Hochul touts her housing carrots for NY municipalities

The governor said there is increased interest in state grants to build housing.

Gov. Kathy Hochul touted progress on her incentive program for housing development – brandishing literal carrots.

Gov. Kathy Hochul touted progress on her incentive program for housing development – brandishing literal carrots. Mike Groll/Office of Governor Kathy Hochul

Gov. Kathy Hochul is ready to start handing out carrots to pro-housing communities – literally. 

Hochul held a roundtable on Wednesday with the local leaders to announce the first 20 “pro-housing communities” approved to get priority grant funding under a program she started through an executive order last year. “I was told last year that people didn't want to be told what to do, not even gently suggested what to do,” Hochul said. But she said the 20 communities, including many represented at the roundtable, will now get first dibs at the “600 million carrots” to entice New York’s municipalities to build more housing. Hochul came equipped with a bundle of carrots as a visual prop for the $650 million in grant funding that pro-housing communities will get priority access to

Although her ambitious 2023 housing plan to build 800,000 units of housing in 10 years fell apart last year, Hochul said the state is still on track to hit the goal she set in 2022 of building or preserving 100,000 units of affordable housing over the course of five years, but she said the scale is still too small. “We need communities to break down all the barriers they have,” Hochul said. She said, for example, zoning regulations are a “primary driver of why housing does not happen.”

According to the state Division of Housing and Community Renewal, the state has built or preserved 35,000 units of affordable housing since Hochul announced her $25 billion affordable housing plan in 2022.

The $650 million pot of state grant money the governor touted Wednesday represents a combination of a variety of different existing programs that Hochul has bundled together collectively for her “pro-housing” program. Currently, those communities that affirm their commitment to building more housing and prove that they hit growth benchmarks in the past will get preference in grant distribution. Hochul has proposed changing the program parameters to make a “pro-housing” designation a requirement rather than a preference for grant funding, but it’s unclear if or when such a change would actually occur.

The initiative got off to a slow start. Hochul first created the incentive program in July and released additional details on requirements in August. Wednesday’s announcement of the first approved communities came months after that. As of January, according to the Times Union, only 15 municipalities had formally applied for the “pro-housing” designation, with 57 having expressed interest in the program. 

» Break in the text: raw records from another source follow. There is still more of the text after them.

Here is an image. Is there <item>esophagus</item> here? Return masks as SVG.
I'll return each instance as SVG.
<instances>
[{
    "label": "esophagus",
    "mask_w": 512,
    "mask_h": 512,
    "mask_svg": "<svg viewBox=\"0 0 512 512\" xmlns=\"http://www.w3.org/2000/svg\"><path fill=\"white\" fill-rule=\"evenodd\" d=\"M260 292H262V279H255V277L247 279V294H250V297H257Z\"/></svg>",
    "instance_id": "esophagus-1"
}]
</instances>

But now, local executives, who are in town for a conference of mayors and to give budget testimony, are showing more appetite for such plans after the initial malaise. Hochul said that the state received 20 letters of intent in just the past day, bringing the number of municipalities that sent letters to over 80.

“There were a lot of people across New York state who were skeptical about this, certainly people in our community who were skeptical,” said Albany Mayor Kathy Sheehan, whose city has submitted a letter of intent but not been certified. “You're building all these new apartments, who's going to rent them?” 

Sheehan, president of the New York State Conference of Mayors, told the roundtable that the conference was getting behind the idea and that more municipalities would sign onto the plan.

“Our meeting two days ago was overwhelmingly positive,” she said. “The mood in the room, the voices in the room, were saying, you know the governor really got this right.” Several of the mayors and town supervisors shared concerns about the effects of a dearth of affordable housing, namely the shrinking workforce and resulting lack of investment from businesses. 

New Lebanon Town Supervisor Tistrya Houghtling, whose town has received the formal “pro-housing” designation, said that her local businesses are struggling to find employees. “This is an opportunity to potentially get an investment from some of the developers that aren't looking at a small rural town, we don’t have our own water, we don’t have our own sewer, and it's hard to attract that,” Houghtling said.